Aldonza Lorenzo atrapó la maraña de tiesos cabellos con el percudido pañuelo, se palpó las cicatrices dejadas por las ampollas de pus, obsequio de la viruela contraída en la adolescencia.
—¿Y quién es la tal Dulcinea?
—¡Ay, creatura bendita, qué más da!
La robusta campesina salió a recibir al enjuto anciano, quien se cocía y re cocía dentro del traje de caballero, todo dignidad. Ella lo miró, a la distancia, después fijó la vista un poco más allá, detrás del extravagante hidalgo, para descubrir al más hermoso y redondovalado campesino de toda La Mancha, montado en un burro igual de rollizo. Fue amor a primera vista, y hasta le pareció que redondovalado y jamelgo le sonreían, ruborizando las picadas mejillas de Aldonza.
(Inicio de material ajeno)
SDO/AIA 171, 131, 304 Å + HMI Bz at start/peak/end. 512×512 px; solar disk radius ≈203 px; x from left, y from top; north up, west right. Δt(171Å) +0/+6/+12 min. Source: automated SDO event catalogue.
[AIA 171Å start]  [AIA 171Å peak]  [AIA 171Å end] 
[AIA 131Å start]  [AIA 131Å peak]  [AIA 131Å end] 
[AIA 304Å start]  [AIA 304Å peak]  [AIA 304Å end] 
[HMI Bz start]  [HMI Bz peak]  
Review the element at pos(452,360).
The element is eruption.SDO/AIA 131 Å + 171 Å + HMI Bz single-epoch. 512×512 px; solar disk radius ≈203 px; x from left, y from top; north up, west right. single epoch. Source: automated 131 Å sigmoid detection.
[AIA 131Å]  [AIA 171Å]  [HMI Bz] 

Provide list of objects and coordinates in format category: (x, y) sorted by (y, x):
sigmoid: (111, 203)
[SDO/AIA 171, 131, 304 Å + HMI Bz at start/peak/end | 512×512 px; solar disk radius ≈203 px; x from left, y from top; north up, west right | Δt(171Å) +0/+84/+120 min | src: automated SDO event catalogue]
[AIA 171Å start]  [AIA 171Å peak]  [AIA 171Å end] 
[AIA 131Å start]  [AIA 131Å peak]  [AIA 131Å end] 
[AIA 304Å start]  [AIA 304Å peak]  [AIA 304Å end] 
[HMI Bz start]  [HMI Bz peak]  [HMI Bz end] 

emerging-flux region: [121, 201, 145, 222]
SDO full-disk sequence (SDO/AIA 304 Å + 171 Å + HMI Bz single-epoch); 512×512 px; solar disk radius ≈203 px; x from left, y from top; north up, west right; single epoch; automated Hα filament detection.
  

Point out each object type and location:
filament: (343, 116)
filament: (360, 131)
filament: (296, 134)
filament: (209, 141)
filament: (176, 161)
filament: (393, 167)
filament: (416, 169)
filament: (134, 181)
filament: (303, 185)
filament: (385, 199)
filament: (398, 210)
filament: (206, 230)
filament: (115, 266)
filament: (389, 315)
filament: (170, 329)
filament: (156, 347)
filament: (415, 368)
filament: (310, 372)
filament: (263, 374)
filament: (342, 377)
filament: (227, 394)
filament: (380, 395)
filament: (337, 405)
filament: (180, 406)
—¡Oh, fermosa señora y dueña mía!... ¡Del Toboso la sin par, la única, la inigua…
Aldonza apuró el paso ignorando al prosternado y confundido caballero, sin atreverse siquiera a mirarle. El escudero apenas y alcanzó a sujetarse el sombrero, avasallado por el ardoroso beso de Lorenza, que terminó por derribarlo de gusto.
La consternada madre se apuró a levantar al caballero andante, quien estaba demudado, vencido por el mejor enemigo, ese del que no le advirtieron ni los Amadíces, ni Esplandián, ni Rogel ni Belianís de Grecia, ni el Caballero del Febo, Felixmarte de Hircania, Cirongilio de Tracia, Olivante de Laura, el Caballero de la Cruz, los Palmerines, o Tiránt lo Blanc; a quienes retó a duelo allá, en el terreno de los hombres, rogándole a dios repartiera suertes.